Professor Otchere Addai-Mensah, Chief Executive of the Komfo Anokye Teaching Hospital (KATH), has called for stringent enforcement of institutional policies to account and care for health professionals who are at higher risk of opioid medications misuse and abuse.
He said the daily experiences of health workers in the use of opioids for pain management had not only brought to the fore, but the critical role also they play in alleviating unbearable suffering among patients.
Health workers must be familiar with other distinct challenges such as clinical access issues, regulatory pressure and the “disturbing rise in the incidence of their misuse and abuse, even among healthcare professionals,” that came with them.
Speaking at the opening of a two-day workshop on rational use of drugs for the staff of the hospital in Kumasi, Prof Addai-Mensah, said with greater access to the medications, healthcare providers are at higher risk of misuse due to the stress-prone nature of their professions and easier access to controlled substances.
Opioids misuse within the healthcare sector, he pointed out, did not only pose personal health risks, but also affected the quality of patient care, professional integrity, and standards, as well as the general healthcare delivery system.
There was, therefore, the need for multi-faceted approaches and tactics, including discrete and sustained rehabilitation and other support services for healthcare workers, while strengthening mental health programmes and stringent enforcement of institutional policies to curb misuse and abuse of opioids by health professionals.
The workshop which was on the theme “optimal use of opioids: a review of the main issues, challenges and strategies” was part of management strategies to improve the quality of service, including pharmaceutical ones rendered to patients.
Among the topics to be discussed are clinical use of opioids, new psychoactive substances- a threat to the regulation of controlled substances, prevalence and impacts of opioids abuse among health workers, and management of opioids: regulatory perspective.
Prof Addai-Mensah said rational use of drugs was of paramount importance in any health care, and it was a proven indicator of the quality of clinical services rendered by healthcare facilities.

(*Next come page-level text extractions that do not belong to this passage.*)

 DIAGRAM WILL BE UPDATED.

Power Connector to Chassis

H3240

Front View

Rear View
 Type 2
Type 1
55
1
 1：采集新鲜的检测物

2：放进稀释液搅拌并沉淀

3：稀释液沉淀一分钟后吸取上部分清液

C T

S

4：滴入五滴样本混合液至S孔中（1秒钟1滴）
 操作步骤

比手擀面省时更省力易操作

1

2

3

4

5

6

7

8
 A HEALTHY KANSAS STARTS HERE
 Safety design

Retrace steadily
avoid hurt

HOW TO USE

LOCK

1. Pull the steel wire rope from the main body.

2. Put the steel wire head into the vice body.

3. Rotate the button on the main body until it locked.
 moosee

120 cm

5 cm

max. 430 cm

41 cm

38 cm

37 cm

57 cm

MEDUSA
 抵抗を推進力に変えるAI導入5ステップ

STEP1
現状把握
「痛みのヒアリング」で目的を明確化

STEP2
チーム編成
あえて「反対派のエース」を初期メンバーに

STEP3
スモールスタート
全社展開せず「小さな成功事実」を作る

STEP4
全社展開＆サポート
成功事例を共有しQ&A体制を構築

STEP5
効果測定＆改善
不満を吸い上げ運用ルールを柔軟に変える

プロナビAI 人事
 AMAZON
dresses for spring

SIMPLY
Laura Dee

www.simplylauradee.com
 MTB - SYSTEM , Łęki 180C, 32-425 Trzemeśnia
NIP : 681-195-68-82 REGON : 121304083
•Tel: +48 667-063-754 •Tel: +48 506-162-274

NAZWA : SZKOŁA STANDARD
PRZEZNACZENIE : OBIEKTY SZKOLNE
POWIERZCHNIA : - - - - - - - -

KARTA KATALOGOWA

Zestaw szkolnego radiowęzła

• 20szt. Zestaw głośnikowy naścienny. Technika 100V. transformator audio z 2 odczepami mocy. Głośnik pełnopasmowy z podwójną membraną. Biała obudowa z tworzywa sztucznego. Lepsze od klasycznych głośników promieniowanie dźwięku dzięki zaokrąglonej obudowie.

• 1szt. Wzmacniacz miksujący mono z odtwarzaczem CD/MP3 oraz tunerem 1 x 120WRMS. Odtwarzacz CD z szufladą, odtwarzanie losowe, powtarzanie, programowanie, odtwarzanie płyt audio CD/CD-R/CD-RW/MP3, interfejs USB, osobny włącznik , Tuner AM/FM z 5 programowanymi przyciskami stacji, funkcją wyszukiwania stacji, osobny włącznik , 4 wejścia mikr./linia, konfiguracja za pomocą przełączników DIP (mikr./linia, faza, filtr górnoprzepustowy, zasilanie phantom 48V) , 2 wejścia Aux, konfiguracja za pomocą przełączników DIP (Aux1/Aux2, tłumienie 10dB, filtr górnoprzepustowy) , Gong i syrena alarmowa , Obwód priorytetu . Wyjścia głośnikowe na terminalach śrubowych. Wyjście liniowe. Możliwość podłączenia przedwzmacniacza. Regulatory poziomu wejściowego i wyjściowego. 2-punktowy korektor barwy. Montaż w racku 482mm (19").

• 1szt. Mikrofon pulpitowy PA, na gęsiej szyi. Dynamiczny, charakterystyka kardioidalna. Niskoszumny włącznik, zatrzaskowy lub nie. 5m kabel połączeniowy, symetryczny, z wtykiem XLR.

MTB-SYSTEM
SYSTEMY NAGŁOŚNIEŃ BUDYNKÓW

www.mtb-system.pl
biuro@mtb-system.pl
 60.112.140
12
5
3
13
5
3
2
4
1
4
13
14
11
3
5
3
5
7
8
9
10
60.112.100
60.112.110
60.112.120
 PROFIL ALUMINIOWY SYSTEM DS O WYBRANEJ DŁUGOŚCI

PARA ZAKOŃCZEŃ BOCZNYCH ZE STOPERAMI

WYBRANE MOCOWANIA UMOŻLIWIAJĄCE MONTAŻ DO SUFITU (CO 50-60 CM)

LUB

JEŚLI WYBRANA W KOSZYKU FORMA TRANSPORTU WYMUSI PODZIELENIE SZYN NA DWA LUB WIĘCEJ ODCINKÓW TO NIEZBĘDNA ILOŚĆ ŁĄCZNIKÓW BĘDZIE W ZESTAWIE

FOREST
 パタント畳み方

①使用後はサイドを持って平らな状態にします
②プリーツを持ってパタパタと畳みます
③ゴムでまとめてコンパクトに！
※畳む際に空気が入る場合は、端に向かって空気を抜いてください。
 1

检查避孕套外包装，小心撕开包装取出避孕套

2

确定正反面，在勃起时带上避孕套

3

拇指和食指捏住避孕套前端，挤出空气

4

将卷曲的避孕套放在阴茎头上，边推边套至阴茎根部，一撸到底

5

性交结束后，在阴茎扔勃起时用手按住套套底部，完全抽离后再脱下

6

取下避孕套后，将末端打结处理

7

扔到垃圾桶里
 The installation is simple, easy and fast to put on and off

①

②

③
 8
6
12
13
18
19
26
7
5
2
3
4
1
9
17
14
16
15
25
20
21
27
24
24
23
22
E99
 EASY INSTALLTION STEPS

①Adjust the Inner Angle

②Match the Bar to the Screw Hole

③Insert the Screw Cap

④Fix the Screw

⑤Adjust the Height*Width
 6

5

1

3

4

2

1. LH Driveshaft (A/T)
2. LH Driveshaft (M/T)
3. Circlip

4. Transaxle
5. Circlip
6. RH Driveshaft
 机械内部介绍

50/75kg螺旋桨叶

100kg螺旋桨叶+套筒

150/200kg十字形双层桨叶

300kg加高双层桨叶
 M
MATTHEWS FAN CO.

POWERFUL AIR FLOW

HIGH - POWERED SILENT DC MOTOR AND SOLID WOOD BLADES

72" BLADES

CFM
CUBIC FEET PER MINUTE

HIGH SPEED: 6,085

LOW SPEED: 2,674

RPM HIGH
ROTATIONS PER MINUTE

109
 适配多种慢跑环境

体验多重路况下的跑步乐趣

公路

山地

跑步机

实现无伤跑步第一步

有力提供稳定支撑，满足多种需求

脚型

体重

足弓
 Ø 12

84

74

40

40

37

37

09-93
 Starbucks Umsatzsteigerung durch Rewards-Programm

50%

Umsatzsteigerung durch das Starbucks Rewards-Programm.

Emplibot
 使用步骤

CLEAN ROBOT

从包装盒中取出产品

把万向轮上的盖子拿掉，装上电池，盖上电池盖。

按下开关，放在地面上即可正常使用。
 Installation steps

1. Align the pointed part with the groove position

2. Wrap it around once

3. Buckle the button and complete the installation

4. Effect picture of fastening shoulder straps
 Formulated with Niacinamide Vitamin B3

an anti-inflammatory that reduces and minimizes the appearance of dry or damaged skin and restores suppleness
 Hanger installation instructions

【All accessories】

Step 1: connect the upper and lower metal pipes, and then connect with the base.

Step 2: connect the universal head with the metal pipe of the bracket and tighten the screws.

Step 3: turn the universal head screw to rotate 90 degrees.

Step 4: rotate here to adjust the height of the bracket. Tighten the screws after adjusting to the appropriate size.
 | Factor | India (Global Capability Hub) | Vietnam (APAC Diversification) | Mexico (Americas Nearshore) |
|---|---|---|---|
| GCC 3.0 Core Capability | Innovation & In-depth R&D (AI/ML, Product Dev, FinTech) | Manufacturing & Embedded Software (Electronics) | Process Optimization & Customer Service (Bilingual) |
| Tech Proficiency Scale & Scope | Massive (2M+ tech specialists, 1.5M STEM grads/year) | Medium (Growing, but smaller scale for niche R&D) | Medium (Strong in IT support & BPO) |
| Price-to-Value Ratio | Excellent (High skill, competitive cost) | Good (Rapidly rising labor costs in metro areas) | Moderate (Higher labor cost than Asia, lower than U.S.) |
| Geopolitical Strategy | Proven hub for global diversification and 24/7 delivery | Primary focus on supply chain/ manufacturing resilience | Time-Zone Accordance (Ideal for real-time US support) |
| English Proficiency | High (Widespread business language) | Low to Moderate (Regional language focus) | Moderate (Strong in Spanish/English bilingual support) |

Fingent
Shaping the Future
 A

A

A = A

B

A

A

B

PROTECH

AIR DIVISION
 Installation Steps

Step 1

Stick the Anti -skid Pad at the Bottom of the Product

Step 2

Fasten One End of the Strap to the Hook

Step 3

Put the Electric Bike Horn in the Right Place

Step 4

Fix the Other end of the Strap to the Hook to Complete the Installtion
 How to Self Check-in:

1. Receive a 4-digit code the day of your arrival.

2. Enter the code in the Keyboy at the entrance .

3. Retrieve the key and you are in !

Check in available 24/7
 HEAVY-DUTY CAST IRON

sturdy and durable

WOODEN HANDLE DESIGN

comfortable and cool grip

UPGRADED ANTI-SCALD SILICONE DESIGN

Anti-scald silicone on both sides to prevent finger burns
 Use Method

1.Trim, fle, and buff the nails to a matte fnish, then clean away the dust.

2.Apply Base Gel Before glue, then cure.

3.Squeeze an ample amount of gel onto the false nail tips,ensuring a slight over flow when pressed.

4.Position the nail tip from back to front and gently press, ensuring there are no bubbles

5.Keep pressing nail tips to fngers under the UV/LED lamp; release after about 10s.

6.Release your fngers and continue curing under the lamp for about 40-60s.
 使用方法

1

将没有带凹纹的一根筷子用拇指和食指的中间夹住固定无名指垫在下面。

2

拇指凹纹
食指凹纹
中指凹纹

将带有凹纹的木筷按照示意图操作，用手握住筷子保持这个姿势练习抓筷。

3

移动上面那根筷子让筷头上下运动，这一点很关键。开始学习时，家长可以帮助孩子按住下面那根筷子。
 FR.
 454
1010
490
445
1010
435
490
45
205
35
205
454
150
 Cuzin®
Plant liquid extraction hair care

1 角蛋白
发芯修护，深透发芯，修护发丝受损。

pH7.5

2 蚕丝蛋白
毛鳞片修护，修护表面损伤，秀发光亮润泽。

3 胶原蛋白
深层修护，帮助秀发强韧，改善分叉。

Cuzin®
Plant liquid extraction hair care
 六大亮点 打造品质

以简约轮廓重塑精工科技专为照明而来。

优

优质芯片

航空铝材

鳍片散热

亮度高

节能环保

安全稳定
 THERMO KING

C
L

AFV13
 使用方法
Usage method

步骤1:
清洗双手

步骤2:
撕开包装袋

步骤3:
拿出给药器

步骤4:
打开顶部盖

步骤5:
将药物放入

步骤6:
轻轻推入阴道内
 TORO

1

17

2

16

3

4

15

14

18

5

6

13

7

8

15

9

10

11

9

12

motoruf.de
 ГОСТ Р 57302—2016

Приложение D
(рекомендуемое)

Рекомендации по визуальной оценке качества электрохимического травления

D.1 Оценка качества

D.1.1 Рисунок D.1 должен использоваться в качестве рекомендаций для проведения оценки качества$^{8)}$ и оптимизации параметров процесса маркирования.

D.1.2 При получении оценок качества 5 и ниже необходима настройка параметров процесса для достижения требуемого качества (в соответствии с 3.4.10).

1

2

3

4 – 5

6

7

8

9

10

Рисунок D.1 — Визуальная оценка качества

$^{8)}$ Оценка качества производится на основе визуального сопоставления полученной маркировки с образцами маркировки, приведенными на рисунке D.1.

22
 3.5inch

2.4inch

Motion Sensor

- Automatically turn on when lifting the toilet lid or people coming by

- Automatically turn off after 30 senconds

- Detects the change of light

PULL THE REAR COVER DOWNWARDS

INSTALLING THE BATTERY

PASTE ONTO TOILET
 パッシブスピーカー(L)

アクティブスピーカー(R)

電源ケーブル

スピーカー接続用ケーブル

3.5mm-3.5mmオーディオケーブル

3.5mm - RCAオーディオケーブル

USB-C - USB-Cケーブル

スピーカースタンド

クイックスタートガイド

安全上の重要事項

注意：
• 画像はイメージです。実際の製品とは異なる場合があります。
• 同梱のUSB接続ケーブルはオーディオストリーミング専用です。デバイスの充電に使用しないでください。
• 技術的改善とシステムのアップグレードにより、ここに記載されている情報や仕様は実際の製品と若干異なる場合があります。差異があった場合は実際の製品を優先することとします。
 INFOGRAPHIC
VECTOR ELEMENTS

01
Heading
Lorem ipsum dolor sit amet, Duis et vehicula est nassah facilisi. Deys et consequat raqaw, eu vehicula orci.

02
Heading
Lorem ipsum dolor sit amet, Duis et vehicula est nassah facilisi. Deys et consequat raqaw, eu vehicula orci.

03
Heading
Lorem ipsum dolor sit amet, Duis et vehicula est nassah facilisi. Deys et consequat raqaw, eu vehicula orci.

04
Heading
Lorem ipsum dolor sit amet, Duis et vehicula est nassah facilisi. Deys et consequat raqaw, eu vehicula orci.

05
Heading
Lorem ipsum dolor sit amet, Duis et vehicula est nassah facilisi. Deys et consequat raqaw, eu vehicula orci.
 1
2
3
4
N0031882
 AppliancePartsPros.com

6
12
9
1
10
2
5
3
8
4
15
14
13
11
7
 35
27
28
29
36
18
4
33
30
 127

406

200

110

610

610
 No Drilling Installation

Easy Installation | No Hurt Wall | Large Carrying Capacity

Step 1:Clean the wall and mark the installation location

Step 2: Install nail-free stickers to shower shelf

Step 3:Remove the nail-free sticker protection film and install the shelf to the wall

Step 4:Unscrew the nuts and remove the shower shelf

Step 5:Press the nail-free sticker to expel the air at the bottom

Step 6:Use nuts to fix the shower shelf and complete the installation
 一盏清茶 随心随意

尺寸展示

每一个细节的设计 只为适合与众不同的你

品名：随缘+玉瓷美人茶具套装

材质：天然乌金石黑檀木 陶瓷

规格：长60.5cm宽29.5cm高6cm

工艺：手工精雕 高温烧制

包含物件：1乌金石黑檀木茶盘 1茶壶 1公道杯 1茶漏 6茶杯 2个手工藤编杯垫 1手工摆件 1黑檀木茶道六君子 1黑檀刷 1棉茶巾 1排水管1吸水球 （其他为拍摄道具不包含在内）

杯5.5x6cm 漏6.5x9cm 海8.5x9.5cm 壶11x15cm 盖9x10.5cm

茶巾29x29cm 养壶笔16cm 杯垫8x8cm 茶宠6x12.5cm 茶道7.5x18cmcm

He said opioids had emerged as one of the most effective remedies to pain management resulting in their widespread use as they brought considerable relief to sufferers.
However, many chronic sufferers do not have access to effective pain management for a variety of reasons.
Among them are limited access, restrictions, personal and cultural biases, and misconceptions about the use of opioids.
Prof Addai-Mensah called for the prioritization of opioid use in Africa while strengthening measures to address its misuse, including, within the health care sector.
Dr. Mrs. Olivia Boateng, Director of Tobacco and Substance Abuse at the Ghana Food and Drugs Authority (FDA), said the use of codeine containing cough syrups had been banned in Ghana.
She said the FDA was putting in mechanisms to prevent other psychoactive drug abuses.
The Authority was regulating and controlling opioids to be used within a particular period.
She said the FDA required that the dispensing of opioids was done within stipulated guidelines.
Madam Yaa Bema Sarkodie, a pharmacist at KATH, who took the health professionals through the clinical use of opioids, urge them to administer the drugs judiciously.